A nova diplomacia do Brasil

Dilma troca o comando do Itamaraty, ataca o Irã e sinaliza como conduzirá a política externa

Claudio Dantas Sequeira

Na tarde do sábado 25 de novembro, a presidente eleita Dilma Rousseff retornou o telefonema de Marco Au­rélio Garcia. O assessor internacional da Presidência estava a caminho de Georgetown, na Guiana, para participar da cúpula da União das Nações Sul-Americanas, na qual seria indicado o novo secretário-geral. Sondado para o posto, Garcia precisava do aval de Dilma para entrar na disputa oficialmente. A presidente, no entanto, pediu que a decisão fosse adiada e marcou um encontro na Granja do Torto para dali a uma semana. Numa caminhada pelos jardins da residência oficial na quinta-feira 2, Dilma comunicou a Garcia que não iria liberá-lo para o órgão multilateral. “Quero você no meu governo”, disse. Em seguida, comentou que nomearia o embaixador Antonio Patriota ministro das Relações Exteriores e revelou sua diretriz para a diplomacia nos próximos quatro anos. “Vamos dar lastro para o que o presidente Lula criou”, disse.

Objetivo
Na reportagem sobre a nova diplomacia do Brasil, quem Dilma disse que nomearia ministro das Relações Exteriores?

Material coletado
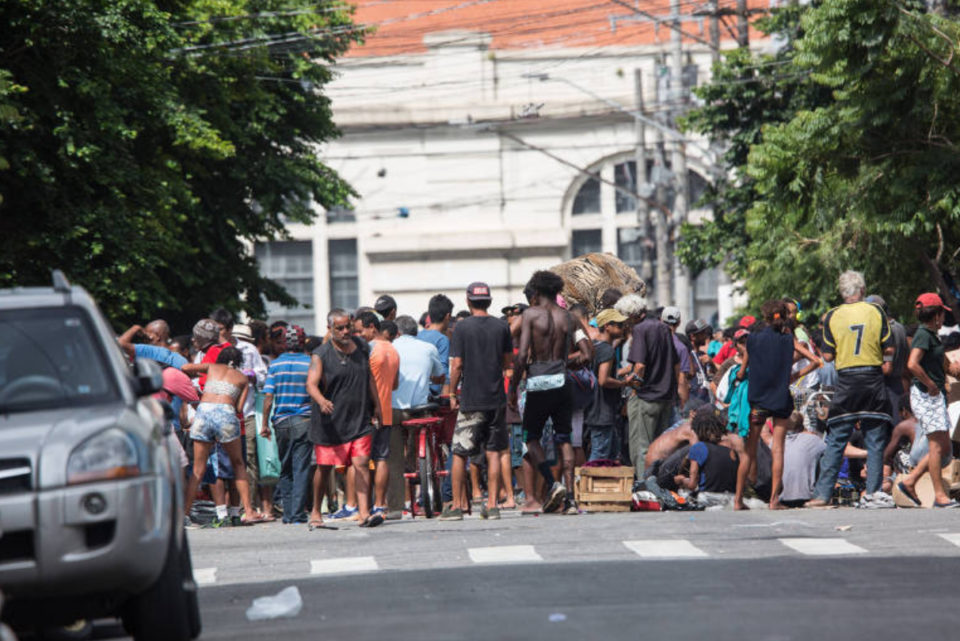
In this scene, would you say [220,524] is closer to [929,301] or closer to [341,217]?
[929,301]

Solução
O embaixador Antonio Patriota.